Recent genomic- and genetic-based molecular stratification were implemented to better understand the key factors of tumor malignant progression and divided the malignant glioma into four subgroups, including proneural, neural, classical, and mesenchymal phenotypes [6]. The mesenchymal phenotype exhibits a high expression of genes related to invasiveness, migration, and stemness, that leads to a poor clinical outcome [7]. Moreover, the proneural phenotype has a tendency to convert to the mesenchymal phenotype, analogous to the epithelial-mesenchymal transition (EMT) process that occurs in many cancers, which is an important driver of enhanced glioma invasion and malignant progression [8, 9]. But the potential causes of proneural-mesenchymal phenotype transition (PMT) remain unclear.
Mitochondria are highly dynamic organelles, which maintain their structural and functional integrity through two opposing processes known as fission and fusion. Switch between mitochondria-fission and -fusion is essential to maintain cellular physiological activity [10], while dysfunctional mitochondrial dynamics are closely linked to the development and progression of human malignant tumors, including lung, breast, and colon cancers [11,12,13]. Recent studies have shown that GBM also exhibits excessive mitochondrial fission and impaired mitochondrial fusion, which in turn promotes tumor malignancy and therapeutic resistance [14,15,16,17]. However, the mechanisms that trigger mitochondrial fission in GBM are not clear.
Rab32 belongs to the Ras-like small GTPase superfamily, which regulate membrane dynamics, including membrane fusion/fission, exocytosis, and cytoskeletal trafficking [18, 19]. A recent study showed that Rab32 serves as an oncogene in hepatocellular carcinoma with the potential to promote the growth and invasion of tumor cells, while a higher level of Rab32 was strongly related to the advanced tumor stage and poor survival in patients with hepatocellular carcinoma [20]. However, the role of Rab32 in GBM, as well as its underlying subcellular and molecular mechanisms remain unknown.

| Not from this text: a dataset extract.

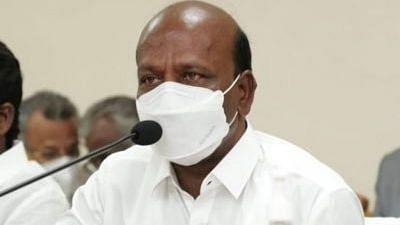 तमिलनाडु के मंत्री ने रविवार को मेगा कैंप में जनता से टीकाकरण कराने का किया अनुरोध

In the present study, we compared the expression level of Rab32 between normal brain tissues and different subgroups of gliomas based on both cancer public datasets and clinical tissue samples, and found elevated Rab32 expression in GBMs, especially in the most malignant mesenchymal subtype. Next, we tested the role of Rab32 on cultured GBM cells and uncovered that Rab32 was both essential and sufficient for mesenchymal transition, as well as the migration and invasion of GBM. We further revealed the cellular and molecular mechanisms of Rab32 that regulated Drp1-mediated mitochondrial dynamics in an ERK1/2 dependent manner. Finally, we integrated gene manipulation with malignant cell transplantation, and highlighted the importance of Rab32 in GBM formation and invasion in vivo.
Materials and methods
Antibodies and reagents
The antibodies were as follows: anti-Rab32 (Proteintech, #10999-1-AP, 1:1000), anti-MMP2 (Proteintech, #10373-2-AP, 1:1000), anti-MMP9 (Proteintech, #10375-2-AP, 1:1000), anti-β-Actin (CST, #4970, 1:1000), anti-N-cadherin (CST, #13116, 1:1000), anti-E-cadherin (CST, #3195, 1:800), anti-Vimentin (CST, #5741, 1:1000), anti-p-Drp1(Ser616) (CST, #3455, 1:1000), anti-p-Drp1(Ser637) (Abmart, #TD2980, 1:1000), anti-Drp1(CST, #8570, 1:1000), anti-Tom20 (Abcam, #ab56783, 1:1000), anti-p-ERK1/2 (CST, #4370, 1:2000), anti-ERK1/2 (CST, #4695, 1:2000). All secondary antibodies (HRP-conjugated anti-rabbit and anti-mouse, #A0208 and #A0216, 1:2000) were purchased from Beyotime Biotechnology (Shanghai, China). Anti-HA-tag (CST, #3724, 1:50 for IP and 1:1000 for western blot) and anti-IgG antibody (Servicebio, #GB23301, 1:100 for IP). Mdivi-1 (#S-7162), ERK1/2 inhibitor SCH772984 (#S-7101) were purchased from Selleck.
Bioinformatic analyses
The gene expression profiles and clinical information of glioma patients were obtained from the Chinese Glioma Genome Atlas (CGGA, http://www.cgga.org.cn), the Cancer Genome Atlas (TCGA, http://cancergenome.nih.gov) and Repository for Molecular Brain Neoplasia Data (Rembrandt, http://caintegratorinfo.nci.nih.gov/rembrandt). These data had been analyzed through web-based tools GEPIA (http://gepia.cancer-pku.cn/) and Gliovis websites (http://gliovis.bioinfo.cnio.es/) [21].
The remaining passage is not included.